The present action is designed to enforce against the representative of Evans, the voluntary gift made by the instrument executed in favor of his sons, by a recovery of the money received by his administrator.

The money was received from the government of the United States by the administrator, King, under the act of congress of 5th July, 1834, 4 Stat. U.S. 563, which provided for liquidating and paying certain claims of the state of Virginia. The second section of the act directs payment to be made to the state of Virginia, from the treasury of the United States, of the amount of judgments which had been recovered against that state, in favor of the officers or representatives of officers of certain regiments and corps therein mentioned. The third section provides that the secretary of the treasury shall adjust and settle the claims for half pay of the officers of the same regiments and corps, who had not prosecuted their claims to judgment, but for which the state of Virginia would be bound upon the principles of the half pay cases decided by her court of appeals.

Under this act, Jesse Evans, as a captain, was entitled to receive from the government of the United States, $240 a year, as his half pay for life. There is nothing in the act that prohibits [529] the transfer of the right to this allowance of half pay, nor any direction as to the persons who shall receive it, in case of the death of the officer. Whether there is any provision in the act of the legislature of Virginia, affecting the question of succession to the rights of a deceased officer, we have not now the means of ascertaining.

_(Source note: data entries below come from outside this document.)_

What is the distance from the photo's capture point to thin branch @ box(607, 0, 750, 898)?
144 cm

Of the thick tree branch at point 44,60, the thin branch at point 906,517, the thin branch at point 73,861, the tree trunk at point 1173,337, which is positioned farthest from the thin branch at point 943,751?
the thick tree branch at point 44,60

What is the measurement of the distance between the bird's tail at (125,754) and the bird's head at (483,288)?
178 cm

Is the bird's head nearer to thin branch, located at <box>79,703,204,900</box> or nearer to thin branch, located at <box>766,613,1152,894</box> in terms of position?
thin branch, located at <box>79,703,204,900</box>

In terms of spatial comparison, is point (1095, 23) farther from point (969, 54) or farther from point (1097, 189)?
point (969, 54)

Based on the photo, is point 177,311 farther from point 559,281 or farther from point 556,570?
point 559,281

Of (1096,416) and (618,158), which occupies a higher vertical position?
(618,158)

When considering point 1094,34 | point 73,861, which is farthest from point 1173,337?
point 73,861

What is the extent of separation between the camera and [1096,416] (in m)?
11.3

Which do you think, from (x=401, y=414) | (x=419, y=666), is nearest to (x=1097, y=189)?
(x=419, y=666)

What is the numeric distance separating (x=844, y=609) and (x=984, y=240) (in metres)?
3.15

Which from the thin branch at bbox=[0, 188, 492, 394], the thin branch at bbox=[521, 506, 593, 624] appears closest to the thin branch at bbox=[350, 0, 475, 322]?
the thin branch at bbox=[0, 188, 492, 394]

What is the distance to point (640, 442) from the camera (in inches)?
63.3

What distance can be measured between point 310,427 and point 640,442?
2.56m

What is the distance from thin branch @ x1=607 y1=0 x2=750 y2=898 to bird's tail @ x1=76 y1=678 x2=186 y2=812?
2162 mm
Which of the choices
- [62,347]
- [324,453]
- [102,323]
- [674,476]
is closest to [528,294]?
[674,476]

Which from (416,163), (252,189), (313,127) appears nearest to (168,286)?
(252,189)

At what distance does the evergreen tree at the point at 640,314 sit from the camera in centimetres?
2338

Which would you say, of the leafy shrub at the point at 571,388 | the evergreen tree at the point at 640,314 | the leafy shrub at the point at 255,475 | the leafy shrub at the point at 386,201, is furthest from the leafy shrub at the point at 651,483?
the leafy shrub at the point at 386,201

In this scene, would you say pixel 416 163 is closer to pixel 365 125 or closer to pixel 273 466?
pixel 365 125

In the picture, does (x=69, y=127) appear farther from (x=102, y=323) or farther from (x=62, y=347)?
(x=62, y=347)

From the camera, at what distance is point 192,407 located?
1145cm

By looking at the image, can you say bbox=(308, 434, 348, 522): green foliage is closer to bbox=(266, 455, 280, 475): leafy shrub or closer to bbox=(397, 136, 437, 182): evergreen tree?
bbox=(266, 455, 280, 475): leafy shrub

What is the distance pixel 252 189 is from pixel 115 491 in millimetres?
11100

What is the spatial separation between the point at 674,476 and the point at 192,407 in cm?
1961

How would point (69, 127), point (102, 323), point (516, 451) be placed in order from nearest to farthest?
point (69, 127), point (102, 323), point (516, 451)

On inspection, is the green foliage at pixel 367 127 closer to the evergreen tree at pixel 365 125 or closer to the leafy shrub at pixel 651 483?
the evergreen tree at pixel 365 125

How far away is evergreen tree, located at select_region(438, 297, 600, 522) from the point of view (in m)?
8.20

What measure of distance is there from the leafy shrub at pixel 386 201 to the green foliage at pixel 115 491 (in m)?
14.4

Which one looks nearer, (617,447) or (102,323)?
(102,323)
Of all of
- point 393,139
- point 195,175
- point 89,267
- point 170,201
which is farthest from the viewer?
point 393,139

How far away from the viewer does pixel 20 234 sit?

We proposed, at first, deciding the questions discussed at the bar, which involve the merits of this controversy, but subsequent reflection has produced doubts whether those questions are presented upon the present record as fully and fairly as they might be. It is incidentally mentioned, that the assignees of Jesse Evans have received a considerable sum of money from the government, under the deed of their father, but it does not appear whether the government recognized them as assignees and paid the money to them as their own, under the deed of their father, or whether it was received from the government in the name of their father, Jesse Evans. The fact that the government recognized their right to the money under the deed of their father, and paid it to them, may have great influence in determining the questions now presented by the defendant in opposition to their present claim. If they were treated by the government as entitled to the money under the deed, or if, according to the practice of the department, they could have received the money, claiming it under that deed, it would be difficult to resist the conclusion that the transfer was in itself complete and their right perfect. In the absence of such evidence, the defendant, the legal representative of Jesse Evans, is shown to have received the money.

1. Whatever may be the right of the plaintiff to recover the money from the defendant, we will take the payment to have been rightly made in the first instance to the administrator by the government, unless the contrary is shown, and then we hold, that before the person who received the money as administrator, was sued by the plaintiff, there should have been a demand made upon him for its payment. The want of a demand appears to have been the ground of decision in the Circuit [530] Court, upon which the plaintiff suffered a nonsuit. That decision, upon the state of the evidence, was correct, and the judgment is affirmed.